Task statement:
The pictures stay out; everything else in the entries below must be returned exactly.

Entries shown:
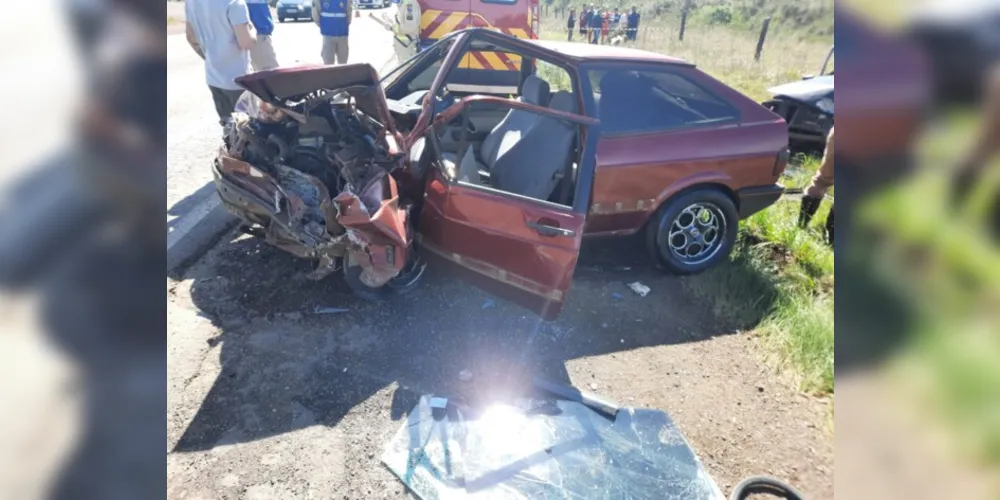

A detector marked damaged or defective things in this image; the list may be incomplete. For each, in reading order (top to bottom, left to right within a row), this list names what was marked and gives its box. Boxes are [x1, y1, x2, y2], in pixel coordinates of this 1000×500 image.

crushed hood [236, 63, 396, 131]
severely damaged car [760, 45, 832, 150]
crushed hood [768, 74, 832, 104]
crumpled front end [213, 92, 412, 288]
severely damaged car [213, 27, 788, 318]
broken glass on ground [382, 392, 728, 498]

Solution:
A detector marked damaged or defective things in this image; the list may be incomplete. For each, in reading order (top to bottom, left to right within a row), this list names what was marked and gives its box. Boxes are [x1, y1, x2, y2], in pixel coordinates of this 1000×500 image.

crushed hood [236, 63, 396, 131]
severely damaged car [760, 45, 832, 150]
crushed hood [768, 74, 832, 104]
crumpled front end [213, 92, 412, 288]
severely damaged car [213, 27, 788, 318]
broken glass on ground [382, 392, 728, 498]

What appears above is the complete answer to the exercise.